Eine Maßnahme: Die zur Verfügung stehenden Verkehrsflächen sollen besser aufgeteilt und voneinander getrennt werden. Dies bedeutet, dass der Gehweg auf Kosten des Radwegs in Fahrtrichtung verbreitert wird. Radfahrer, die in Richtung Kranen unterwegs sind, sollen sich künftig den Platz mit den Autofahrern teilen. Und dies nicht nur für die 100 Meter, die wegen Kabelarbeiten im Untergrund bereits fertig sind sind, sondern für die gesamte Strecke vom Schönleinsplatz bis zum Kranen.
Baureferent Beese sprach sich im Stadtrat dagegen aus, die vor drei Jahren gefundene Kompromisslösung zurückzuziehen, ehe sie erprobt worden sei. Nach seinen Worten soll noch in dieser Woche eine Radmarkierung auf der Fahrbahn aufgebracht werden. Sie wird den zur Verfügung stehenden Platz zwar nicht mehren, soll aber dazu beitragen, dass die Autofahrer weiter links fahren.

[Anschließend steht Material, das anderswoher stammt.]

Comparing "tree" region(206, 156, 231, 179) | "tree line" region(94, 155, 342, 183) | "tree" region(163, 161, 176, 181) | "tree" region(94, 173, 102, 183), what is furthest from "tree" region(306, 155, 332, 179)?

Unklar bleibt, ob das mittlerweile fertig gestellte mittlere Teilstück der Gehweggestaltung in naher Zukunft in beide Richtungen ergänzt wird oder vorerst nur ein Torso bleibt. Ein Stadtratsmitglied wies darauf hin, dass das Problem dadurch entschärft werden könnte, wenn sich die Radfahrer bereits bei der Einmündung Promenadestraße in den Verkehr einordnen müssten. Auch Peter Gack von den Bamberger Grünen unterstützt das Ziel, die Lange Straße durch die Auflösung des Radwegs aufzuwerten. Um das Miteinander von Auto- und Fahrradverkehr auf der Fahrbahn verträglich zu gestalten, schlägt er vor, einen so genannten verkehrsberuhigten Geschäftsbereich mit 20 Stundenkilometern Höchstgeschwindigkeit einzuführen.
Ob das die Sturm laufenden Fahrradfahrer beruhigen wird, ist allerdings fraglich: "Ich kann mich des Eindrucks nicht erwehren, dass hier Radfahrer zu lebenden ,Verkehrsberuhigern' gemacht werden und die Interessen einiger weniger Gastronomen an einer größeren Freischankfläche vorgehen", sagt Adrian Hillmann.